Noisy channel coding

Information Theory
ML
Author

Vannsh Jani

Published

October 31, 2023

What is Noisy channel coding?

Let’s say we have a binary string with 4 bits as \(\textbf{1010}\). When we transmit this message and it is recieved by the reciever, the probability that the bit has changed its value or P(Bit error) = 0.2. Hence, the message or string recieved will have about 20% of it’s bits different then the original message.

One of the solutions to reduce the Bit probability error is to encode the binary string such that transmitting the encoded message reduces the Bit probability error, transmit the encoded message and the reciever can decode the string to recieve the original message with lesser bit probability error. Following is an example of one such coding strategy.

\(\text{R}_\text n\) coding strategy

In this strategy, we repeat each bit in the original binary message n times and transmit that message. While decoding the message, we pick the most frequent bit in the subsequent n-sized subset as the output bit. Here we take n as an odd integer for obvious reasons.
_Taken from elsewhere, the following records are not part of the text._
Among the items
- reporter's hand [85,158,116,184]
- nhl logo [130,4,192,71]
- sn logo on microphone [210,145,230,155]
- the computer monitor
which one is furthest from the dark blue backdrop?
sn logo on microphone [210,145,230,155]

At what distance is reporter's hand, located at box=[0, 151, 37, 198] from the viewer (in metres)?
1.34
In the above example, our bit string is \(\textbf{1010}\). If we use the \(\text R_\text 3\), the encoded message is \(\textbf{111000111000}\).

After transmitting the message, the binary message could be \(\text{1{\color{red}0}1000{\color{red}0}1100{\color{red}1}}\).

If we choose the bit with maximum freuqency in each 3-sized subset we get,

\[ \begin{aligned} \text{1{\color{red}0}1} &\Rightarrow \text{1} \\ \text{000} &\Rightarrow \text{0} \\ \text{{\color{red}0}11} &\Rightarrow \text{1} \\ \text{00{\color{red}1}} &\Rightarrow \text{0} \end{aligned} \]

Hence, the decode string is \(\text{1010}\) which is the same as the original string despite of some errors during transmission. Such a strategy reduces the bit probability error.

In the above example, if we consider a 3-sized subset. The bit is flipped or gives an error after transmission if 2 or more bits are flipped. Hence, the bit probability error for this case can be calculated as follows.

P(2 bits flipped) = \(3 \hspace{0.05cm} \text x \hspace{0.05cm} \text p^2 \hspace{0.05cm} \text x \hspace{0.05cm}\text{(1-p)}\). Here \(\text{p}\) is the bit probability error (0.2 in the above example).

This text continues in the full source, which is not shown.